Kredi ve mevduat faizlerinin, TCMB’nin politika faizine doğrudan bağlı olmadığı biliniyor. Çünkü bankalar piyasadaki likidite koşullarına göre fiyatlama yapıyor. Baydar bu konuda, “Merkez Bankası piyasadan likidite çektiği için piyasa birbirinden borçlanmak zorunda kalıyor. Bu da Merkez Bankası’nın üzerinde bir faiz maliyeti anlamına geliyor.” açıklamasında bulundu. Bu nedenle faiz indirimi kararı alınsa dahi kredi ve mevduat faizlerinde sınırlı bir etki oluşabilir.
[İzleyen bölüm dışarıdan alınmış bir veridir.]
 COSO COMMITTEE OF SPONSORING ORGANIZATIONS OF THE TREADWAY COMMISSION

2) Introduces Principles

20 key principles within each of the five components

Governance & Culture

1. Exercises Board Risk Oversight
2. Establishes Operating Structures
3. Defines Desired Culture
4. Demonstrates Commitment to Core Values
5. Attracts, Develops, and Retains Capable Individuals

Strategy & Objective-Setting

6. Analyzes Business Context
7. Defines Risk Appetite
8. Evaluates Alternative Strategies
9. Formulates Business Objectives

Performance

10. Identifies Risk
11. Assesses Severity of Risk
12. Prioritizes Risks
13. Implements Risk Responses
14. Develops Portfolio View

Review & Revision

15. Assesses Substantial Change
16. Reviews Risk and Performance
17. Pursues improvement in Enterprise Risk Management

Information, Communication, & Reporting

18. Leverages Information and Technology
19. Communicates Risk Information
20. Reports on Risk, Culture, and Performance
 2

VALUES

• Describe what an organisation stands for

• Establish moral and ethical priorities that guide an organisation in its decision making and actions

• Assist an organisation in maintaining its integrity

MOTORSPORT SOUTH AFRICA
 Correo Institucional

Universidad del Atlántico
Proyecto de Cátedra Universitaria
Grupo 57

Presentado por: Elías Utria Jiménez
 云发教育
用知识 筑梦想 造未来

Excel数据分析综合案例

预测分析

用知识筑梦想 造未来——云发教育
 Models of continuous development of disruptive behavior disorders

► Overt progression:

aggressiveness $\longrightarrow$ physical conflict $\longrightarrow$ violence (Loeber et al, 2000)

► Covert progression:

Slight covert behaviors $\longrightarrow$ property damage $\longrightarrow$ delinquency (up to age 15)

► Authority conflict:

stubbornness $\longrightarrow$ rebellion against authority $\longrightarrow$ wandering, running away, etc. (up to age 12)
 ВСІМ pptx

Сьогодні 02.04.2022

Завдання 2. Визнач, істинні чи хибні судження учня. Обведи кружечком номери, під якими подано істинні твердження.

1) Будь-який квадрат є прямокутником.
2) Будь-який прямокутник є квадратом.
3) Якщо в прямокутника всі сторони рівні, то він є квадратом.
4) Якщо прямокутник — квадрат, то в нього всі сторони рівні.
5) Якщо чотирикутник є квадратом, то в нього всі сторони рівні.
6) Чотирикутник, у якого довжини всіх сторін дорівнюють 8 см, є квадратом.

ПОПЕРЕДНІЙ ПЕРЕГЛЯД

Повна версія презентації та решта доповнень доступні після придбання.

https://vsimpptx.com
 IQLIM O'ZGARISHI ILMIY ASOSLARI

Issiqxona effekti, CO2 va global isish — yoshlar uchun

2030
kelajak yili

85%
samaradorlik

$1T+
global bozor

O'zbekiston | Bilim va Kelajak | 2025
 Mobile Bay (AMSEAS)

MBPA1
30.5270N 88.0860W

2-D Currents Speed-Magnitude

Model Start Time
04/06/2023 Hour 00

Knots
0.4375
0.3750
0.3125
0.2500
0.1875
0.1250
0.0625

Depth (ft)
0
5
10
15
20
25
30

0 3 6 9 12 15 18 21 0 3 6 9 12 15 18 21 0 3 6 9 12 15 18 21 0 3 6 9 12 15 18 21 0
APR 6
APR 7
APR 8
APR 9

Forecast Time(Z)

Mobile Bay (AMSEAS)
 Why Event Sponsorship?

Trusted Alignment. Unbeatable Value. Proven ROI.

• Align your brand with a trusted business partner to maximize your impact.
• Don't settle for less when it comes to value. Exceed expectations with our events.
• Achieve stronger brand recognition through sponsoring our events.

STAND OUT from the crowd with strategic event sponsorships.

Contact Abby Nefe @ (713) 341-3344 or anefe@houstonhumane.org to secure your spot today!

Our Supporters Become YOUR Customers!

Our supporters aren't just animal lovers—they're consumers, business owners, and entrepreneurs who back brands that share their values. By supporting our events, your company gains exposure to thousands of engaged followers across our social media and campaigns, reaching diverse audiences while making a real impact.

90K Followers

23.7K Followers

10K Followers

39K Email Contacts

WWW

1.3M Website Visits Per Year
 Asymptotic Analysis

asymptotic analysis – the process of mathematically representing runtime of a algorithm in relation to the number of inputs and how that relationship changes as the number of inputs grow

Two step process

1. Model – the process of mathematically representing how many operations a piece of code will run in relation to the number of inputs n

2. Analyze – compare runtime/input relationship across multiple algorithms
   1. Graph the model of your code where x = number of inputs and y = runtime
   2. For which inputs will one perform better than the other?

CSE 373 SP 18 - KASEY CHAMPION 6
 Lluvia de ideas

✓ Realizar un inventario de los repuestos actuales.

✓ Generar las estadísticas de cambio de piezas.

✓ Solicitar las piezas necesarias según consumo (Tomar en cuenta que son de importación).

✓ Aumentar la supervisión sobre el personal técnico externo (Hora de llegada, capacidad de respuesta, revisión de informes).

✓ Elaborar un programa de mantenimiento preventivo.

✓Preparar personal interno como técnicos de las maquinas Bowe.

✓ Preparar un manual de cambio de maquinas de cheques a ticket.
1-2 Puanlık Değişim Yeterli Değil
Ekonomistler, kredi ve mevduat faizlerinde gözle görülür bir rahatlama için daha büyük hamlelere ihtiyaç olduğunu belirtiyor. Baydar bu konuda, “Ciddi bir düşüş en az 5 puan olmalıdır.” diyerek, mevcut şartlarda yaşanacak 1-2 puanlık düşüşlerin anlamlı bir değişim yaratmayacağını ifade ediyor. Bankaların nakit ihtiyacının sürdüğü bir ortamda faizleri gönüllü olarak düşürmeleri pek mümkün görünmüyor.
Bankaların Elini Bağlayan Regülasyonlar
Bankacılık sektörü açısından değerlendirildiğinde, mevcut regülasyonların kredi dağıtımını zorlaştırdığı belirtiliyor. Özellikle TL kredi ve mevduat dengesini korumaya yönelik getirilen sınırlamalar, bankaların faiz politikasında esnek davranmasını engelliyor. Bu da faizlerin düşmesini teknik olarak mümkün kılsa da pratikte uygulanabilirliğini azaltıyor.
TCMB Sıkı Para Politikasını Gevşetir Mi?
Uzmanlara göre, TCMB’nin faiz indirimi yapsa bile bu sınırlı bir oranla gerçekleşebilir ve sıkı para politikası devam edebilir. Bu durumda piyasalarda tam anlamıyla bir rahatlama yaşanması beklenmez. Ancak bu adım, hükümetin ekonomi yönetiminde yön değişikliği sinyali olarak algılanabilir ve güven artışı yaratabilir.